**REQUEST:** Put the lines of the listing into a numbered list, leaving out blank lines, starting at the line that contains "In the view" and ending at the last line of the listing.

**PROVIDED INFORMATION:**
|---|
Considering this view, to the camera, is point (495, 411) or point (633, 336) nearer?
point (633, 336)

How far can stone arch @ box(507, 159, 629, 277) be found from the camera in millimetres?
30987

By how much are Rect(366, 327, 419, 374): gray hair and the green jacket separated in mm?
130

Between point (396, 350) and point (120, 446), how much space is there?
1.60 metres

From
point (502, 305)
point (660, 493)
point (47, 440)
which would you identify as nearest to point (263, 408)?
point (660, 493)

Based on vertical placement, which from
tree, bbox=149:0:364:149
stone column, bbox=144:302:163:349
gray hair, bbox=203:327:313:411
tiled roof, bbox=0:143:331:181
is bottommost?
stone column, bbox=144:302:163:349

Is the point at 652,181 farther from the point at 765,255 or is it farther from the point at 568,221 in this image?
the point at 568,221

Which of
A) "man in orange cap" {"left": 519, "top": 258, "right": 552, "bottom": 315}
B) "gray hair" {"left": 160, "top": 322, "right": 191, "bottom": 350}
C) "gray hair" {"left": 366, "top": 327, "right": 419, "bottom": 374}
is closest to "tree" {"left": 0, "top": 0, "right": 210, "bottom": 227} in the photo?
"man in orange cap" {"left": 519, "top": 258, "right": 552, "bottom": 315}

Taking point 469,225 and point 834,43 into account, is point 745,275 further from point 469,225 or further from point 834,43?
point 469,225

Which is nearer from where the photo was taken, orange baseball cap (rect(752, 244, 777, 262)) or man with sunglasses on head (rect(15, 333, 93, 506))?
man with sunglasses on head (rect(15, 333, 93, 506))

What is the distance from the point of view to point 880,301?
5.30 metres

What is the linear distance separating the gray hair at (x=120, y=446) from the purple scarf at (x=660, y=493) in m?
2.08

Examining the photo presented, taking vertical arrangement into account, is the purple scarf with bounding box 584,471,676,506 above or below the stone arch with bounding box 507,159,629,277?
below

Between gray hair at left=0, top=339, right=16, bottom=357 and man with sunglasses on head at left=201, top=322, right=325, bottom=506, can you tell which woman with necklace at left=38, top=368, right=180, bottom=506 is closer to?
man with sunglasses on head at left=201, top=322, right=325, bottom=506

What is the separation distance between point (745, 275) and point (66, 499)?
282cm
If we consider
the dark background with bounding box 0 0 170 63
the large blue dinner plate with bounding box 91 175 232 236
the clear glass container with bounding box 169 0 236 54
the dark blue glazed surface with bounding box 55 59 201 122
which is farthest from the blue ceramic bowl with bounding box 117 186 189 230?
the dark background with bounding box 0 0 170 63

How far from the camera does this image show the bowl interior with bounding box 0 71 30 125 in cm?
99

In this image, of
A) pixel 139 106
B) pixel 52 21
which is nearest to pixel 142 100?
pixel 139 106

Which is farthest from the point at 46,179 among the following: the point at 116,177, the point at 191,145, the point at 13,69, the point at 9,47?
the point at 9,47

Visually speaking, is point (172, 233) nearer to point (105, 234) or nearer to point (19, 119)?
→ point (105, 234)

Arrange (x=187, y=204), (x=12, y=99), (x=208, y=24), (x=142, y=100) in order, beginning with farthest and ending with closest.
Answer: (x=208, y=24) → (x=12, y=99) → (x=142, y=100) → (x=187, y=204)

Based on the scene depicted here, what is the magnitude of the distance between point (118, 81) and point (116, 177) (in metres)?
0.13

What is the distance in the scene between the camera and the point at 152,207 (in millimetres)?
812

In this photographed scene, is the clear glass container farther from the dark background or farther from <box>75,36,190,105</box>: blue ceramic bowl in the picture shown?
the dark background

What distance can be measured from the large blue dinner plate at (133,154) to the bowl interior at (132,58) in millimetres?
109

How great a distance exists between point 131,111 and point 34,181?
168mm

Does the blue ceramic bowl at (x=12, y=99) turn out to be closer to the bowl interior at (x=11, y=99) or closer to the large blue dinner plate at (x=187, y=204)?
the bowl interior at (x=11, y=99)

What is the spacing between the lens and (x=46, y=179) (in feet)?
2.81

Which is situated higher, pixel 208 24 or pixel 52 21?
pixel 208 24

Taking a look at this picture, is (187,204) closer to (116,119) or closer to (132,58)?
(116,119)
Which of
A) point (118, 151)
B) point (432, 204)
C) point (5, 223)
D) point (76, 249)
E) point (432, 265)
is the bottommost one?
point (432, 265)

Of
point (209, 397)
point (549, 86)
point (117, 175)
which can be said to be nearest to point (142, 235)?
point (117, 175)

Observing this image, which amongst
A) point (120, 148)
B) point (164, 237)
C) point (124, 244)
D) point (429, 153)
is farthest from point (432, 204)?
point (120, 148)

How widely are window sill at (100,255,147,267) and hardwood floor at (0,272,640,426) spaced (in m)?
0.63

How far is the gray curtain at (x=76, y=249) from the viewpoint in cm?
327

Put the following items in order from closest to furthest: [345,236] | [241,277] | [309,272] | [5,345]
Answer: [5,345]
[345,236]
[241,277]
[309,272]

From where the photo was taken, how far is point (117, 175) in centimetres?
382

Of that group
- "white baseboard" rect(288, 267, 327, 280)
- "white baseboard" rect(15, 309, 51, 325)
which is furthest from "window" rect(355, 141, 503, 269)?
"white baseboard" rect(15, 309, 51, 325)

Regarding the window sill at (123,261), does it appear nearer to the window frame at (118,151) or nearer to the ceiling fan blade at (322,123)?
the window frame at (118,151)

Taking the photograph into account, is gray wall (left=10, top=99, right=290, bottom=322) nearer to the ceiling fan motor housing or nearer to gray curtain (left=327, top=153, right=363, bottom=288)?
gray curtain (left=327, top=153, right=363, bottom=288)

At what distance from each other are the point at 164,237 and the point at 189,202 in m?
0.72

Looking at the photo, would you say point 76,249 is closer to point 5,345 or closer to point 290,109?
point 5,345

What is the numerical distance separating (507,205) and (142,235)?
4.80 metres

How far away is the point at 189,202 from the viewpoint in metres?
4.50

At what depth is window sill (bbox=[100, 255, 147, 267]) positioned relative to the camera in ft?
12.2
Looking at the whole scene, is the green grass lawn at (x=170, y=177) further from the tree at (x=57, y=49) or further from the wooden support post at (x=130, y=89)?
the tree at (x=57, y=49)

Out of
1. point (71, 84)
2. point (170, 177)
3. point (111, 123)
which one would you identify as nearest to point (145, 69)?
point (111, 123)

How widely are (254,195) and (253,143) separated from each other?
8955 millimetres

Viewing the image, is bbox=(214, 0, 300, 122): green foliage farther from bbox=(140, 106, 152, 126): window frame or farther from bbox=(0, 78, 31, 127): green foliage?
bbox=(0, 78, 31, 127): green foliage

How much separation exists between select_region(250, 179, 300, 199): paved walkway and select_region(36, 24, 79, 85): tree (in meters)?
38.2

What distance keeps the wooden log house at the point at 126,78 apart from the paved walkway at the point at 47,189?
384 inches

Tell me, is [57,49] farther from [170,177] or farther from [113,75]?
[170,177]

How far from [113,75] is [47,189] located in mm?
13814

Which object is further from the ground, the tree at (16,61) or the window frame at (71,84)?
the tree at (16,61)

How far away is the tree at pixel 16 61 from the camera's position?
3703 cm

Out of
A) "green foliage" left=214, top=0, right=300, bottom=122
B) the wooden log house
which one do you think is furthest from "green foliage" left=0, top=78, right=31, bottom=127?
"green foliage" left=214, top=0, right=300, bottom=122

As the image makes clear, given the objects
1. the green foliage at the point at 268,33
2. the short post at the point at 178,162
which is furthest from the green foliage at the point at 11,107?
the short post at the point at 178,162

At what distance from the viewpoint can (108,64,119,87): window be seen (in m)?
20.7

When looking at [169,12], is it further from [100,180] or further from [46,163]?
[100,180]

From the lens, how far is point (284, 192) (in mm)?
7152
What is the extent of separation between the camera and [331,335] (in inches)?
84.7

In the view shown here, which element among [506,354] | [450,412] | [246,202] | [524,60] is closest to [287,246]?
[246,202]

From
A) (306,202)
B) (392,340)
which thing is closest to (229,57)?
|---|
**COMPLETED EXERCISE:**
1. In the view shown here, which element among [506,354] | [450,412] | [246,202] | [524,60] is closest to [287,246]?
2. [246,202]
3. From
4. A) (306,202)
5. B) (392,340)
6. which thing is closest to (229,57)?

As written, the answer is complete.